Lecture: Applied research and technology transfer in speech technologies (Dr. Arantza del Pozo)

Speech technologies and applications are already present in our daily lives. We use them to interact with personal assistants (such as Siri, Cortana or Google Now), dictate text messages or reach customer services – applications that are mostly provided by large American multinationals. However, speech technologies can also be used in many more application scenarios and other companies are looking to integrate them in their products and services. In this talk, we will give an overview of the current speech technology market trends and needs. We will analyse the related technological challenges and propose a technology development roadmap according to the identified needs. Finally, we will show some concrete examples of technology transfer in speech technologies.

Lecture: Language modelling challenges for a IoT world (Dr. Jesús Andrés-Ferrer)

IoT provides an unmatched opportunity for massive data and domain adaptation. In this talk we will highlight some of the challenges of IoT with the focus on the speech technologies from the advantageous viewpoint of a leader in speech and natural language processing technologies. Some of those opportunities and challenges will be analysed from a speech recognition standpoint with a special focus on the recent improvements in the language modelling technologies. One of the main challenges comes from the massive amount of data and limited resources for exploiting them. Many interesting works have been proposed in the literature that address those and others challenges. Another interesting challenge is the contrast between many of the well established corpora for LM in the research community and real production systems. We will analyse some of those corpora as well as the proposed techniques aiming at production systems. Finally, we will shift our focus to the privacy concerns to which those massive amounts of data are inherently bounded.
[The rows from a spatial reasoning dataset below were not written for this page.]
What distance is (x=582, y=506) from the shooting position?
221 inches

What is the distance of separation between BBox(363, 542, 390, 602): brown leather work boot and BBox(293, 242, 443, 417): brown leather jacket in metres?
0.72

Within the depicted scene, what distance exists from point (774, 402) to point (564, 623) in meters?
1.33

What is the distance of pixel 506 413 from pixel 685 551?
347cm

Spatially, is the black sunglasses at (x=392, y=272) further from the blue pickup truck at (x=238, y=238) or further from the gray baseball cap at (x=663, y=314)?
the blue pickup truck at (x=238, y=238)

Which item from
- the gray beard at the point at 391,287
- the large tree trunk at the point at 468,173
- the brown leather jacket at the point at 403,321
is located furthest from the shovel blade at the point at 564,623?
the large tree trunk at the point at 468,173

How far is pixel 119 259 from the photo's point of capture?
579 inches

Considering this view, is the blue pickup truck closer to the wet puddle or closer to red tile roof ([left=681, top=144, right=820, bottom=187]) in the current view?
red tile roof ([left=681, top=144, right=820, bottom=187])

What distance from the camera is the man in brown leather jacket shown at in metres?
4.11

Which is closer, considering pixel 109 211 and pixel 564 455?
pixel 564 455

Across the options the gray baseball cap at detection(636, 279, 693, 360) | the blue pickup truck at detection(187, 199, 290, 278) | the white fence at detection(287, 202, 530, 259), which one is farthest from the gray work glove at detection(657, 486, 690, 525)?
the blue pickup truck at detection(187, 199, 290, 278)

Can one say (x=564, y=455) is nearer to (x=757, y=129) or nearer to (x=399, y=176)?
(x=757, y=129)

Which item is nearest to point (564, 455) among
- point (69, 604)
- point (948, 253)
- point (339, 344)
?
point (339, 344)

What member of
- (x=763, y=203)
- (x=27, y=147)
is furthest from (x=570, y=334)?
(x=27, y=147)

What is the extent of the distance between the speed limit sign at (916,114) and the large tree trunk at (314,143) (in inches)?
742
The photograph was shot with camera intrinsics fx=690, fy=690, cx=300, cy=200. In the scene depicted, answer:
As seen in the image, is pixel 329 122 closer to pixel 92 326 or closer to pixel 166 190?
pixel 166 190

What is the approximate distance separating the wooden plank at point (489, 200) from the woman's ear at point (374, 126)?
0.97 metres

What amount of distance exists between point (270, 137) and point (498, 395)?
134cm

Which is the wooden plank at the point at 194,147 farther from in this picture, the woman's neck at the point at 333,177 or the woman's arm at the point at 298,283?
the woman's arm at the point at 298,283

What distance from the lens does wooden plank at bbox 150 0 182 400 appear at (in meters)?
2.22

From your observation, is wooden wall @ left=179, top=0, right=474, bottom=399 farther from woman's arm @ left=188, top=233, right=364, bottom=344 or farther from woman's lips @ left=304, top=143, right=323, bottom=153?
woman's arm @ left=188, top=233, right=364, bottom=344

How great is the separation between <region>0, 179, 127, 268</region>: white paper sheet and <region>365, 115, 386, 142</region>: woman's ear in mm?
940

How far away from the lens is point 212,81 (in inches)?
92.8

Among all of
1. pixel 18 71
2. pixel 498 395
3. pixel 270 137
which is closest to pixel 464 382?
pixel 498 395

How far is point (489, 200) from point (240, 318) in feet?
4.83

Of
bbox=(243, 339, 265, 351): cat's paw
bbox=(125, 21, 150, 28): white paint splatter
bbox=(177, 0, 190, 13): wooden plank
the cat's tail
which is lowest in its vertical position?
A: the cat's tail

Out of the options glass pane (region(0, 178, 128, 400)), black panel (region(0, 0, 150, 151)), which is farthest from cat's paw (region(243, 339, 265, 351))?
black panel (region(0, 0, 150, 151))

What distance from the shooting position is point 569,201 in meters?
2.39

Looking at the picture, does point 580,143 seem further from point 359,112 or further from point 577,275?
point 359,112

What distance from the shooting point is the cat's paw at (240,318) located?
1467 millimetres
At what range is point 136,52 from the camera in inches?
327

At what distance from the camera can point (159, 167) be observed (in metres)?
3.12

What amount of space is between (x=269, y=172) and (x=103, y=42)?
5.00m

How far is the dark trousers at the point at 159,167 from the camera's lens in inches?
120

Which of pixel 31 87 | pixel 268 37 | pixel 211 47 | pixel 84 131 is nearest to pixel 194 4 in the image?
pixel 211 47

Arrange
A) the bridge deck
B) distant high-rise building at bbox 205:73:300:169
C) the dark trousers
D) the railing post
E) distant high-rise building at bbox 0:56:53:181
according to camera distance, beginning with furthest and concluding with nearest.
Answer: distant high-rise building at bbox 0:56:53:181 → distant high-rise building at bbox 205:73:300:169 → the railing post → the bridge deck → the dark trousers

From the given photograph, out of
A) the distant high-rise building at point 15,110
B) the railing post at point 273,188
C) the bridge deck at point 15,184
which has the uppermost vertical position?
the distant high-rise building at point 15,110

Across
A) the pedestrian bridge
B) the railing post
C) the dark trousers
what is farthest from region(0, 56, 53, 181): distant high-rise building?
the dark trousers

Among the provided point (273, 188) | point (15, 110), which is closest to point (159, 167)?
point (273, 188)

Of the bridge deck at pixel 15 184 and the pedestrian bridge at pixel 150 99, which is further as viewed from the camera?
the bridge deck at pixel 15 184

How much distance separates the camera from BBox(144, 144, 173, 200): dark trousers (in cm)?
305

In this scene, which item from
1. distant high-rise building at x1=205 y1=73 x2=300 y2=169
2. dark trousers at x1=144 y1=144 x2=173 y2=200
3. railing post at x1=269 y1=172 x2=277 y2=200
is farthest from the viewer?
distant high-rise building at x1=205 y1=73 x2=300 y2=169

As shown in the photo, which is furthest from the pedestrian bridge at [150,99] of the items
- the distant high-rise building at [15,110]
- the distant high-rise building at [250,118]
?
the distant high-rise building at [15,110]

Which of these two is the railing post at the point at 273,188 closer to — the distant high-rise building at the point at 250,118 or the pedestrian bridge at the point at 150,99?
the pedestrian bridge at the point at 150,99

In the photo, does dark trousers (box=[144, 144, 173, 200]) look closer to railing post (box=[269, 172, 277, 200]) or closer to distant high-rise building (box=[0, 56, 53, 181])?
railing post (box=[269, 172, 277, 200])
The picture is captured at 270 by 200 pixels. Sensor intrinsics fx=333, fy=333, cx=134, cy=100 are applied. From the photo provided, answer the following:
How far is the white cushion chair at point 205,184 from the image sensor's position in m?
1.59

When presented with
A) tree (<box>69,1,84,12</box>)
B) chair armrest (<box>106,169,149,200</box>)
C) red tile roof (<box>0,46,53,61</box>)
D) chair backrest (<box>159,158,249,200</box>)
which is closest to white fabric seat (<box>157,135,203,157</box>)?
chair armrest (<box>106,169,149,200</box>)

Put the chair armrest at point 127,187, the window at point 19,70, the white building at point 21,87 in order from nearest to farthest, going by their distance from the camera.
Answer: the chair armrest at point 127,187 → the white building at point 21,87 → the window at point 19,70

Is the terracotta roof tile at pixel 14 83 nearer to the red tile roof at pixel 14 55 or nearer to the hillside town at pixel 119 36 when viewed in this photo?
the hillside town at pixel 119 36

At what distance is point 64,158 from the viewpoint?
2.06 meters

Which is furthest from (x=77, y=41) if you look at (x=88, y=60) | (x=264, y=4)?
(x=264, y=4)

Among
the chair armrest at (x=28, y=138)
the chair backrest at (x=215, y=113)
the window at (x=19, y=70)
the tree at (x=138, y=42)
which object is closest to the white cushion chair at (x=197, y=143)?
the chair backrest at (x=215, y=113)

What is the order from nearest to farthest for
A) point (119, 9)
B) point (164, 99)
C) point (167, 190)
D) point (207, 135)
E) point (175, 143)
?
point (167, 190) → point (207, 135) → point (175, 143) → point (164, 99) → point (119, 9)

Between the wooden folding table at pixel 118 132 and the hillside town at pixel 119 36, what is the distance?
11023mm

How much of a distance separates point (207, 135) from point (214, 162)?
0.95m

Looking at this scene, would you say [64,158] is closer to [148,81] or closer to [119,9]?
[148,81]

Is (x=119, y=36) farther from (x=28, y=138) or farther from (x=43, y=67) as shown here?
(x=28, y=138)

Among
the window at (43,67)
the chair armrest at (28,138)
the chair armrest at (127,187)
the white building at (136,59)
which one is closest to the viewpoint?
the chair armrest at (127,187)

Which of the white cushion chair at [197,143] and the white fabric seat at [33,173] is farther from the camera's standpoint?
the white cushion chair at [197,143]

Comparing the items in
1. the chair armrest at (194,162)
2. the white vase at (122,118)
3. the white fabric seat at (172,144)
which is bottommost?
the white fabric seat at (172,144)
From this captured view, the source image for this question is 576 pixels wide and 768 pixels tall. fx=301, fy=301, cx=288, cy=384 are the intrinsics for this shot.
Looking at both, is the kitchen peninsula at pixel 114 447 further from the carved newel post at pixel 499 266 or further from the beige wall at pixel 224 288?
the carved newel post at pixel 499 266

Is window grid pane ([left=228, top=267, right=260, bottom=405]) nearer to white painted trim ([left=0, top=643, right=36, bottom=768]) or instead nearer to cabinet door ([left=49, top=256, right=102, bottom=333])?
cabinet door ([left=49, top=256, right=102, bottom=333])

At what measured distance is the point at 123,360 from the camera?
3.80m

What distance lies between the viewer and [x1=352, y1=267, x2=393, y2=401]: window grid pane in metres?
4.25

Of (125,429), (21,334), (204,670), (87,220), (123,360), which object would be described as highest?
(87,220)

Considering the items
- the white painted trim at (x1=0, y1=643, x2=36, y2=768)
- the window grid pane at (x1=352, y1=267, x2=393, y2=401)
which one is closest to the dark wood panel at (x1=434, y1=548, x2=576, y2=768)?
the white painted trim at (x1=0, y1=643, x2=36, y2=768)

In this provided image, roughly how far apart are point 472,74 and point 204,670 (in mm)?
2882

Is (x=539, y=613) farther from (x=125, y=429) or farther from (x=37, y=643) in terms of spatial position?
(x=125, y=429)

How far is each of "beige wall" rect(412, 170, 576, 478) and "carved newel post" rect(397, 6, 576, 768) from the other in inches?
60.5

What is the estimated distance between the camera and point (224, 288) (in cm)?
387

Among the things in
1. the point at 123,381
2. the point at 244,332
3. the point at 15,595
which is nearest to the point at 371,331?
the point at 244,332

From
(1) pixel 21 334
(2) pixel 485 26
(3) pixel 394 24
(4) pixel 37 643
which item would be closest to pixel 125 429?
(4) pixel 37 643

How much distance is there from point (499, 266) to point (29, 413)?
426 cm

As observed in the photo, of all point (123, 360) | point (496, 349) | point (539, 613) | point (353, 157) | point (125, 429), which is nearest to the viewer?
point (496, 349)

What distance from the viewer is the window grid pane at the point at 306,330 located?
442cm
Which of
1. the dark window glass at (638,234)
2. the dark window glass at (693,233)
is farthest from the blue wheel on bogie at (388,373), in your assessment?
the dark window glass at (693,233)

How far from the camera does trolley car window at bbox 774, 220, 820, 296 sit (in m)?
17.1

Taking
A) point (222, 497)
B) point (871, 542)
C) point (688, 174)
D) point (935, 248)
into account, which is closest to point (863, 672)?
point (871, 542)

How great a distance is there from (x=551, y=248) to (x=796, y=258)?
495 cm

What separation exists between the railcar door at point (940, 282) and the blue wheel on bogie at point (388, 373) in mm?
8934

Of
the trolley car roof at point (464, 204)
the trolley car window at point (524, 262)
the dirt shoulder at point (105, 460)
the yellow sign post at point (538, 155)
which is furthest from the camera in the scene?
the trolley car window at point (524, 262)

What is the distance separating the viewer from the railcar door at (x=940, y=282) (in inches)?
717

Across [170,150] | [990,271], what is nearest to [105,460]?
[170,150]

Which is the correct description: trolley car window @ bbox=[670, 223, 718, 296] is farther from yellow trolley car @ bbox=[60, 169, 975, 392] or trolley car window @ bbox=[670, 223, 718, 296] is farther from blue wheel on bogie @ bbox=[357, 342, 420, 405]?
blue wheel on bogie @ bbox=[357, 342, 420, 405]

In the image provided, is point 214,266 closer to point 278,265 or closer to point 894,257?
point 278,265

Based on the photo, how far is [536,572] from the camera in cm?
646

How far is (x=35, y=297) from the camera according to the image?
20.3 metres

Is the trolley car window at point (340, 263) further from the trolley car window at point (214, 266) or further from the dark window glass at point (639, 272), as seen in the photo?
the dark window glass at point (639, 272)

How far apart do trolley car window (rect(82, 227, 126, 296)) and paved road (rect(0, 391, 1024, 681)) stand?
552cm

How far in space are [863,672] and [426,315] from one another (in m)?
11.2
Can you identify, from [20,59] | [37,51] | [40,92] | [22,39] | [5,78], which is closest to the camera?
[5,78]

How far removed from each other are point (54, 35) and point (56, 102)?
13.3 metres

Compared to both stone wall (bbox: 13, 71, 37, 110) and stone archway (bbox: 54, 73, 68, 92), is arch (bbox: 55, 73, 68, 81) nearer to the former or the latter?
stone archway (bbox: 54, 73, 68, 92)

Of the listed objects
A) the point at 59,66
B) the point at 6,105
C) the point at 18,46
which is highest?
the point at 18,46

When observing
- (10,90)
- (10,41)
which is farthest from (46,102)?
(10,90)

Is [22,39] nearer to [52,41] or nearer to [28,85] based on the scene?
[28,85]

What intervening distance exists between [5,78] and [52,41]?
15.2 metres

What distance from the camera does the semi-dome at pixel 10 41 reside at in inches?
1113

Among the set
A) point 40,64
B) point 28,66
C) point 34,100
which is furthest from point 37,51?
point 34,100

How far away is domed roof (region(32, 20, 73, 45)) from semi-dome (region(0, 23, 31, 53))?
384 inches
Lecture: The UPV experience in speech and video for educational content (Dr. Carlos Turró)

In the last 10 years, the Universitat Politècnica de Valencia (UPV) has developed a big program of digital content production. That program has been able to ease the video production process and so UPV has got some big numbers in video production for learning. Also since 2010 UPV is part of the Opencast consortium for video recording, and now we have 64 lecture rooms equipped for autonomous recordings. So the UPV environment is a great testbed for development and trials of speech technology. UPV has a lot of needs in that area, but also have researchers to deal with them. In the talk I will present the project, the content, the speech developments that we are using and some ideas about what could be used in our University.

Thursday July 13th

Lecture: Robust speech recognition in mobile devices (Prof. Antonio Peinado)

This lecture will provide an overview of the different technologies applied in mobile devices for obtaining a robust speech recognition process. This lecture will be divided into two sessions:

  • Session 1: Review: From 90s until now (1h.): Initial technologies for speech recognition in mobile devices, use of remote speech recognition (RSR): speech-enabled services, architectures, standards, robustness issues, …; RSR nowadays (Google cloud speech API).